Records shown:
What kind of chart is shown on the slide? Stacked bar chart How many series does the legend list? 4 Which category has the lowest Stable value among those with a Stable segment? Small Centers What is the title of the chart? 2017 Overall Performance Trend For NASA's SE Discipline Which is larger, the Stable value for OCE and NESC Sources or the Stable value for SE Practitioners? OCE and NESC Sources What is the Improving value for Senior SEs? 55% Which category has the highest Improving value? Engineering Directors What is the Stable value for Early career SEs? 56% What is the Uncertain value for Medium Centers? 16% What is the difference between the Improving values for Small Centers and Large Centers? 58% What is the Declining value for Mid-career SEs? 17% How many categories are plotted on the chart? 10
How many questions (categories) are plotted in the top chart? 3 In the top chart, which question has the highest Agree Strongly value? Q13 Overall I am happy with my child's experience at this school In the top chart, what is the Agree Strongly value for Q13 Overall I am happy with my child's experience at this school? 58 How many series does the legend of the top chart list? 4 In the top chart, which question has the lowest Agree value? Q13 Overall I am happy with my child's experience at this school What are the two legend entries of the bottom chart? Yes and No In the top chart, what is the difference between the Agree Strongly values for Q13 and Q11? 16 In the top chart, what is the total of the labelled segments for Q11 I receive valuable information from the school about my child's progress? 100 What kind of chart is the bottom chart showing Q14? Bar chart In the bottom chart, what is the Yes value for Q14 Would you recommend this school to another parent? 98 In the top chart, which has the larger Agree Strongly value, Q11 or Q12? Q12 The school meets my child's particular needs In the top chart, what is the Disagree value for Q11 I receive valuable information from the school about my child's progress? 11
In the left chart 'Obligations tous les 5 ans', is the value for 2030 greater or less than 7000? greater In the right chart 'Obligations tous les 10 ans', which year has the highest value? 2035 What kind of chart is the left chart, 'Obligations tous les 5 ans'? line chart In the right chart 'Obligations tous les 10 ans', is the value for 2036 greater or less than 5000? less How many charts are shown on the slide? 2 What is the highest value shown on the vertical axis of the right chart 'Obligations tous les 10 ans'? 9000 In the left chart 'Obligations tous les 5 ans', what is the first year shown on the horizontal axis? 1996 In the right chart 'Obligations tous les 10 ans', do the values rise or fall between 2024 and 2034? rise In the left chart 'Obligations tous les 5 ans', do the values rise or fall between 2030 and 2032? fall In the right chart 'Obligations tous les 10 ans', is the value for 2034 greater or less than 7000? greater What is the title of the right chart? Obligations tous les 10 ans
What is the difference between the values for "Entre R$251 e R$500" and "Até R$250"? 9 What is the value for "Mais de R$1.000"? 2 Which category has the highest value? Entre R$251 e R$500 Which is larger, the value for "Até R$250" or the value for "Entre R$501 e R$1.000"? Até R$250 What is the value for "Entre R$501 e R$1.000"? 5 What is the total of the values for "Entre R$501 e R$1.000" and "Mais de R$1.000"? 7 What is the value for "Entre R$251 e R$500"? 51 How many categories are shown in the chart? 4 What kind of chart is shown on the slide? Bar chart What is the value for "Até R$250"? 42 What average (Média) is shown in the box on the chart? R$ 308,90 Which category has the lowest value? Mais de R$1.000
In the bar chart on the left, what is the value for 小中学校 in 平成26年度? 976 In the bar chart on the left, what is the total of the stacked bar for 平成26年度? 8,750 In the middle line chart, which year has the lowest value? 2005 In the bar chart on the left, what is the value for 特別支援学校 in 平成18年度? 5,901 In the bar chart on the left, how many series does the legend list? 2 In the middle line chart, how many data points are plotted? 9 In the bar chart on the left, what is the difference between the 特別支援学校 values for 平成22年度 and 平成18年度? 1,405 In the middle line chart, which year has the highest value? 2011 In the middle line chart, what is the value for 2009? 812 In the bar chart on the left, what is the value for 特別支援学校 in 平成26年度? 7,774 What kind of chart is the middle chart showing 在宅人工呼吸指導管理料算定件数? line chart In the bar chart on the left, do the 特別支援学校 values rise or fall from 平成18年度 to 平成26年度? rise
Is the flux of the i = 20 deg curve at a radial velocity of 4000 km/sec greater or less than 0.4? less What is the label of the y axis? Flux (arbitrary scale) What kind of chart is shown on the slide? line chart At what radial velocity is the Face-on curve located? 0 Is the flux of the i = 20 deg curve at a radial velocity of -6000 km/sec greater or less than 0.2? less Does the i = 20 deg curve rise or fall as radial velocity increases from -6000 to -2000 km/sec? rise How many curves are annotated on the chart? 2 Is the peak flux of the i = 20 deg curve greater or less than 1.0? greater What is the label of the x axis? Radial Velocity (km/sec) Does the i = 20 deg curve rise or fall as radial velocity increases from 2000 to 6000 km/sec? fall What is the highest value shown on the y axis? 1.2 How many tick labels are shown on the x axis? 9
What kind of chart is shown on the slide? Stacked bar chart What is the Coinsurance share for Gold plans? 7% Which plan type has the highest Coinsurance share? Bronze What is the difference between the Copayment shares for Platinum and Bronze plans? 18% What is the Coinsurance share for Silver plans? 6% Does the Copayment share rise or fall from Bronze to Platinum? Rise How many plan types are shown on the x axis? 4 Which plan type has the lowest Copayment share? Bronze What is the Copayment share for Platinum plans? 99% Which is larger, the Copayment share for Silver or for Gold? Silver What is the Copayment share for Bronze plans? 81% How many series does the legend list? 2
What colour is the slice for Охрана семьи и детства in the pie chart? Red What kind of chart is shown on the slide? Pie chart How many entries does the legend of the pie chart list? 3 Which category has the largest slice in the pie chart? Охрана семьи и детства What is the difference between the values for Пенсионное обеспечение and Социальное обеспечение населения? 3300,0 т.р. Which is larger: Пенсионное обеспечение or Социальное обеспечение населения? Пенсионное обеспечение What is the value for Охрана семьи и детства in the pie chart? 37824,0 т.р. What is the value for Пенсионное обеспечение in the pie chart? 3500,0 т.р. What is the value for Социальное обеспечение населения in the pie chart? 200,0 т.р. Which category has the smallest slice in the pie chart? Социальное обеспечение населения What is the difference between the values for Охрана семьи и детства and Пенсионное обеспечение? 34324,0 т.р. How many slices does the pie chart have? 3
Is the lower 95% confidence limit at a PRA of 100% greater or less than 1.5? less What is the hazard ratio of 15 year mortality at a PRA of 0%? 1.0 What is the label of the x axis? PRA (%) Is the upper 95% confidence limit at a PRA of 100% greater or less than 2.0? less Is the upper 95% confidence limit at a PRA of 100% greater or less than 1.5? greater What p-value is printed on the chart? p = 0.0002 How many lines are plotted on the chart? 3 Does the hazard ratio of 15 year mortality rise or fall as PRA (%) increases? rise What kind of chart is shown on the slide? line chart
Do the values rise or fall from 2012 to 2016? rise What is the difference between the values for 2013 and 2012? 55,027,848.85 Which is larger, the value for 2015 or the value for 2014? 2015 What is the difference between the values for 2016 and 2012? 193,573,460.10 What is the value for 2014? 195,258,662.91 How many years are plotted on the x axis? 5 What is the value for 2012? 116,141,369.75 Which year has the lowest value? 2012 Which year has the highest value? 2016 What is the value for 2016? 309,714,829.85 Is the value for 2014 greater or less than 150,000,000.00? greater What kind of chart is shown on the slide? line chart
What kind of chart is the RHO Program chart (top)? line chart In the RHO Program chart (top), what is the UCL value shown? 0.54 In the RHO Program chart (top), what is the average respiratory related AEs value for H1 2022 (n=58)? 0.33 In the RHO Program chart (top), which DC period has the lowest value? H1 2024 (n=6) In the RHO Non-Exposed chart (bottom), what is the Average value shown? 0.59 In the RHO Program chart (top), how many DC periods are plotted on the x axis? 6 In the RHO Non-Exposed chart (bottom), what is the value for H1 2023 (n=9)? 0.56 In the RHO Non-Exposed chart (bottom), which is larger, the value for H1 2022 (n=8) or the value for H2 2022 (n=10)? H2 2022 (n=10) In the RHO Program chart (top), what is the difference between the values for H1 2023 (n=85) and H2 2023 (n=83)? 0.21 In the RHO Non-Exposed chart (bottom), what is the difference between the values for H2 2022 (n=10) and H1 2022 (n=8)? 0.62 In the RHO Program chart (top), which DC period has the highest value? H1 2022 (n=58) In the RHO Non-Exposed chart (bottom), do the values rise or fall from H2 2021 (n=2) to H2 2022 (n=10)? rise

Brief: Count the lines of the records above that contain the word "Improving", matching its case exactly. Reply with the number alone.

Result: 1